Le ministre de l'Economie Arnaud Montebourg compte bien jouer un rôle dans le choix du futur propriétaire du chantier naval STX qui emploie 2.400 salariés à Saint-Nazaire (44) et 100 à Lorient . « Il nous a confirmé que l'Etat serait un acteur incontournable dans le scénario qui prévaudra », indique, dans un communiqué, une délégation d'élus de Loire-Atlantique, conduite par Christophe Clergeau, vice-président du conseil régional des Pays de la Loire.




Quid de STX Europe

Tout comme Bercy, les élus locaux veulent "« éviter une prise de contrôle à visée agressive. » Ce à quoi répond Laurent Castaing, directeur général de STX France : « Il ne peut pas y avoir de candidats industriels autres que de la construction navale . Les chantiers navals sont les seuls crédibles. » Et le dirigeant d'écarter la peur de voir un concurrent reprendre STX France. ? « ça dépend. Il y a des alliances qui peuvent être bonnes sur certains aspects. On le voit avec Alstom et GE. C'est vraiment pas tout blanc ou tout noir. Cela dépend de qui s'intéresse à nous, pourquoi et pourquoi faire » Pour l'Etat, les priorités sont les suivantes : « la volonté de conforter l'emploi industriel et de maintenir le centre de décision R&D dans la région nazairienne. » De leur coté, les Coréens (KDB) ont mandaté le crédit suisse pour trouver des acheteursIls espèrent vendre STX Europe avant la fin de l'année. Cela recouvre des activités en Finlande et en France. il n'est pas exclu qu'il y ait des annonces dans l'été en Finlande - ce qui sous-entend que quelqu'un achète les activités finlandaises, et que quelqu'un d'autre achète STX France.




Minorité de blocage

Arnaud Montebourg dit que l'Etat est prêt à utiliser sa minorité de blocage - il possède un tiers du capital de STX France, filiale de STX Europe. Il se dit également prêt à s'appuyer sur le décret relatif aux investissements étrangers en France pour s'opposer à un repreneur jugé indésirable. Il se dit par ailleurs prêt à rechercher un ou plusieurs actionnaires industriels stables, si possible impliqués dans la construction navale et les énergie renouvelables, Le ministre de l'Economie se dit, enfin, prêt à accompagner ce ou ces futurs actionnaires, via une augmentation de la participation de l'Etat au capital de STX France.

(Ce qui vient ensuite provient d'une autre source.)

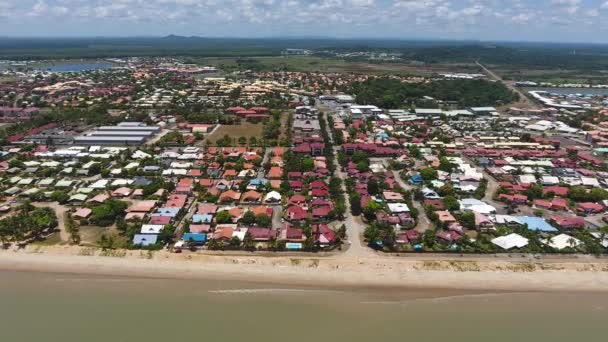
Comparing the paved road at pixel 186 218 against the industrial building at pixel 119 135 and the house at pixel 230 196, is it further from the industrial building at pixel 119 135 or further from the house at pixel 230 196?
the industrial building at pixel 119 135

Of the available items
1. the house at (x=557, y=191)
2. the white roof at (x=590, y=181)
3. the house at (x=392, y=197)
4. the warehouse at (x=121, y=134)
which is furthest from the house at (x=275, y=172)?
the white roof at (x=590, y=181)

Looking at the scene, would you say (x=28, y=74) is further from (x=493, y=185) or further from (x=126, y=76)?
(x=493, y=185)

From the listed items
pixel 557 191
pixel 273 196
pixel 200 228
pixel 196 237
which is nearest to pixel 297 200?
pixel 273 196

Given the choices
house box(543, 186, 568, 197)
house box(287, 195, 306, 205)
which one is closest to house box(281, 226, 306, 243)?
house box(287, 195, 306, 205)

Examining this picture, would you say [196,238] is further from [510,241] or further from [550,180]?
[550,180]

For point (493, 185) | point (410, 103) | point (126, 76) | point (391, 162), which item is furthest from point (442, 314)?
point (126, 76)
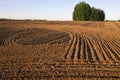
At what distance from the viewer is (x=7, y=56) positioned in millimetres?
13109

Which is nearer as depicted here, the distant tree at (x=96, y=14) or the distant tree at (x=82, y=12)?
the distant tree at (x=96, y=14)

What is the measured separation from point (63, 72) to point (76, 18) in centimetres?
8245

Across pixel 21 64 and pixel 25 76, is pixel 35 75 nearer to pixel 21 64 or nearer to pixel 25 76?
pixel 25 76

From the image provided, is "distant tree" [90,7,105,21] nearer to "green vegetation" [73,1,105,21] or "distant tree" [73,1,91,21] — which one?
"green vegetation" [73,1,105,21]

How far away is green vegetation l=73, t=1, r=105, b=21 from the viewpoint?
90875mm

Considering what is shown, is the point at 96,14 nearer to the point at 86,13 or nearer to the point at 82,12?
the point at 86,13

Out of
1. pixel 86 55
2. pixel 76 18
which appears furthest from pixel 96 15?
pixel 86 55

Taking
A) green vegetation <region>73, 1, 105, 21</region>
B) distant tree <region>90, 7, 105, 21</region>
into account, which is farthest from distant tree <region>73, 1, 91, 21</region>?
distant tree <region>90, 7, 105, 21</region>

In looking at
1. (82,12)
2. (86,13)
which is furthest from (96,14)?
(82,12)

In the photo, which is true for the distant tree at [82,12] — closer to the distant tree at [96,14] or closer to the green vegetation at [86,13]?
the green vegetation at [86,13]

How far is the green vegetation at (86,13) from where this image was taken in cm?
9088

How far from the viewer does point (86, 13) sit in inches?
3639

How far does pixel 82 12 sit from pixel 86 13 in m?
2.08

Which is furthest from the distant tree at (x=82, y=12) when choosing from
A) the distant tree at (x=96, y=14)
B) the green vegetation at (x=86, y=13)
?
the distant tree at (x=96, y=14)
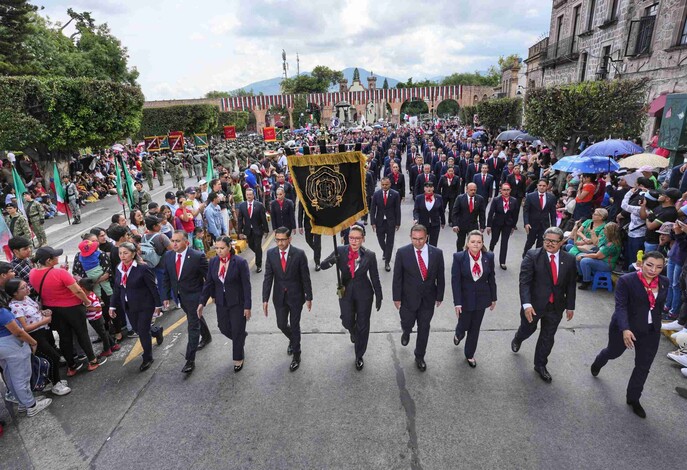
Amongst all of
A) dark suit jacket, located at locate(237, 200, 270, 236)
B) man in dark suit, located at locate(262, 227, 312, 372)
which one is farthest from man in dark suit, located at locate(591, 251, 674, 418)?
dark suit jacket, located at locate(237, 200, 270, 236)

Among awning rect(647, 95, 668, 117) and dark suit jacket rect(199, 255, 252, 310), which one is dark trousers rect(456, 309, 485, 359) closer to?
dark suit jacket rect(199, 255, 252, 310)

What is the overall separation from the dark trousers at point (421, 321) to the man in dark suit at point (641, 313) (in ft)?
6.48

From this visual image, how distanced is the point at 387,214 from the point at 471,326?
3.70m

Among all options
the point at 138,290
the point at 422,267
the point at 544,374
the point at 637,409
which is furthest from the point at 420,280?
the point at 138,290

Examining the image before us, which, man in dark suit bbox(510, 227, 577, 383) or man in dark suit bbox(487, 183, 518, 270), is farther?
man in dark suit bbox(487, 183, 518, 270)

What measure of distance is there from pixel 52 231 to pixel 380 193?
38.6 feet

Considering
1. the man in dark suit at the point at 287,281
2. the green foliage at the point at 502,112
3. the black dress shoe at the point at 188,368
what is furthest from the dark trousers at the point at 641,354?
the green foliage at the point at 502,112

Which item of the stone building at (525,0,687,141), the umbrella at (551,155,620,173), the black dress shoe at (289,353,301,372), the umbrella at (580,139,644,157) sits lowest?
the black dress shoe at (289,353,301,372)

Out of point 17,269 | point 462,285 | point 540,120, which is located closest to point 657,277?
point 462,285

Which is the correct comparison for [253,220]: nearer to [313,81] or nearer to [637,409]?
[637,409]

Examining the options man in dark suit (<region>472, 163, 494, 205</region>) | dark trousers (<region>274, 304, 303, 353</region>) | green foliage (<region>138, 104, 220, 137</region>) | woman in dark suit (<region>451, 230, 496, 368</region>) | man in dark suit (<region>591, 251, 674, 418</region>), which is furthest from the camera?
green foliage (<region>138, 104, 220, 137</region>)

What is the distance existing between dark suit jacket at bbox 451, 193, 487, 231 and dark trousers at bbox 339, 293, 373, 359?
13.5 ft

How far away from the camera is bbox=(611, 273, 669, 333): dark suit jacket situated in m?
3.88

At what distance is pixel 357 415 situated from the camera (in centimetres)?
422
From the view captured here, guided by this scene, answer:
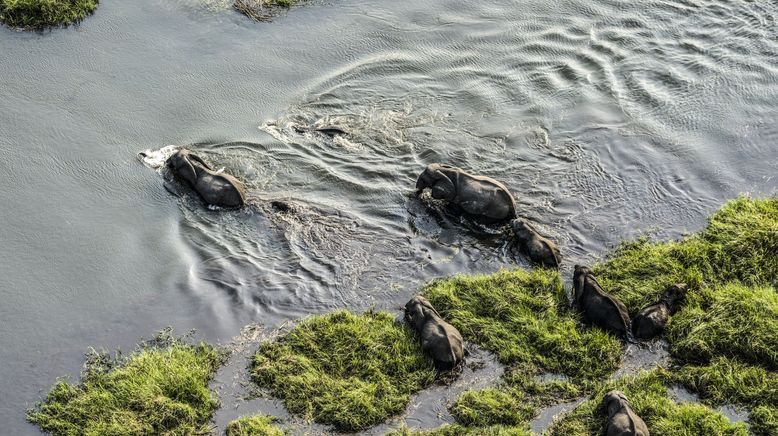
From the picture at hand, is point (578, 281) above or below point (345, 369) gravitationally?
above

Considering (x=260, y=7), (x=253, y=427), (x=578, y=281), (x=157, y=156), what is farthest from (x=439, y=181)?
(x=260, y=7)

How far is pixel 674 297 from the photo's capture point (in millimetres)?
11578

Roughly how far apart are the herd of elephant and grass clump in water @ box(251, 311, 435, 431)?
330 mm

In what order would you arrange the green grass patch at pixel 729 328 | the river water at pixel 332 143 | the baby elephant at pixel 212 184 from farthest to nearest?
the baby elephant at pixel 212 184, the river water at pixel 332 143, the green grass patch at pixel 729 328

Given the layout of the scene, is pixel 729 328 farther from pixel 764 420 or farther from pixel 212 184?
pixel 212 184

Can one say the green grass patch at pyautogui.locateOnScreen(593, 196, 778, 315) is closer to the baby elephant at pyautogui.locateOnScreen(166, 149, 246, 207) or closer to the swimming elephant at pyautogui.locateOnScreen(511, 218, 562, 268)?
the swimming elephant at pyautogui.locateOnScreen(511, 218, 562, 268)

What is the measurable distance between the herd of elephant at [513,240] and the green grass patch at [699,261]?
0.36 m

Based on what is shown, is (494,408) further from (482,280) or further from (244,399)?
(244,399)

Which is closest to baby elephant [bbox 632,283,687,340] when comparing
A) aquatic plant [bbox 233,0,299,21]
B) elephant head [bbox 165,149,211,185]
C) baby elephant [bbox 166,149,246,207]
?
baby elephant [bbox 166,149,246,207]

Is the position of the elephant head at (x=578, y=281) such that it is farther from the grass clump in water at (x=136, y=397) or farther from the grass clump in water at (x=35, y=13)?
the grass clump in water at (x=35, y=13)

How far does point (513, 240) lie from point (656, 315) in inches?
95.5

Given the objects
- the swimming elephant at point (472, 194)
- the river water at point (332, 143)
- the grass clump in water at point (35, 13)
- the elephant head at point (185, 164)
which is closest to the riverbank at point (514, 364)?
the river water at point (332, 143)

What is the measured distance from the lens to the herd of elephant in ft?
34.8

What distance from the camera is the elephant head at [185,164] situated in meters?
13.3
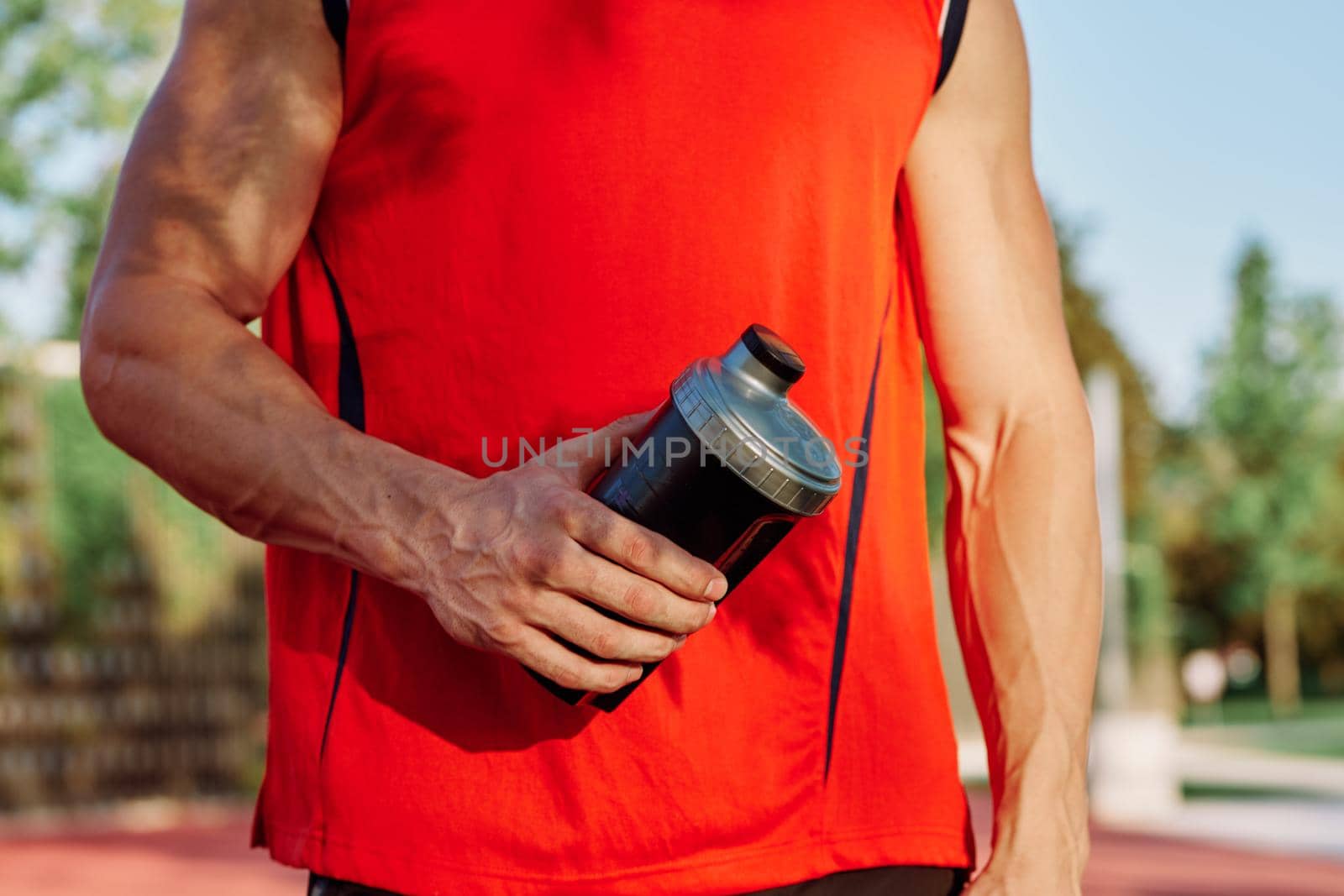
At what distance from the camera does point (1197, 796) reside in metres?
18.8

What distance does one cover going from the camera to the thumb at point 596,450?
1.38 meters

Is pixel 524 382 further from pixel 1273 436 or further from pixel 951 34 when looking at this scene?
pixel 1273 436

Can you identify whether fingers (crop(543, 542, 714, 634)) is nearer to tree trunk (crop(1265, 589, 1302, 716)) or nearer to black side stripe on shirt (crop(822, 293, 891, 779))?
black side stripe on shirt (crop(822, 293, 891, 779))

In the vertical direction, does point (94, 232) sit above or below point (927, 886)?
below

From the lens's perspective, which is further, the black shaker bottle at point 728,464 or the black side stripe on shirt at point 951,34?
the black side stripe on shirt at point 951,34

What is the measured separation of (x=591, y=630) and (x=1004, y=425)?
0.78 metres

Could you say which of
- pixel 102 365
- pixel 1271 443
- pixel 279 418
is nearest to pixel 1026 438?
pixel 279 418

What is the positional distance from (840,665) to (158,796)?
15.1m

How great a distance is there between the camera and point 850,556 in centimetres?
170

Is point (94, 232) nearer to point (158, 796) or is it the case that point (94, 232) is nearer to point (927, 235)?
point (158, 796)

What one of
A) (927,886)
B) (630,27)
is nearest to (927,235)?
(630,27)

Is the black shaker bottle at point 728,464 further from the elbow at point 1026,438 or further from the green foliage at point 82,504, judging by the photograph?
the green foliage at point 82,504

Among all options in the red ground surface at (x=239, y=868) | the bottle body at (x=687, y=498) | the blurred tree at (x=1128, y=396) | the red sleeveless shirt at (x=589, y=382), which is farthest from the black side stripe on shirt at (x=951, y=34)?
the blurred tree at (x=1128, y=396)

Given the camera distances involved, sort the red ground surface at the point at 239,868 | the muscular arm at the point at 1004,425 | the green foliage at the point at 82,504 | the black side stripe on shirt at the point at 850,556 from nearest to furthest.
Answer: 1. the black side stripe on shirt at the point at 850,556
2. the muscular arm at the point at 1004,425
3. the red ground surface at the point at 239,868
4. the green foliage at the point at 82,504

Seul souci pour le moment, les candidats à la reprise de STX ne se bousculeraient pas au portillon. Et ce, malgré le fait que le chantier naval a considérablement regarni son plan de charge depuis le début de l'année, avec les commandes de paquebots géants de MSC et de RCLL ou encore la commande d'un ferry pour Brittany Ferries. « Sur fond de questions, STX se tourne vers l'avenir. Le chantier naval vient de confirmer la construction d'une nouvelle usine dédiée aux sous-stations électriques pour les champs d'éoliennes offshores. L'investissement prévu se monte à 18 millions d'euros.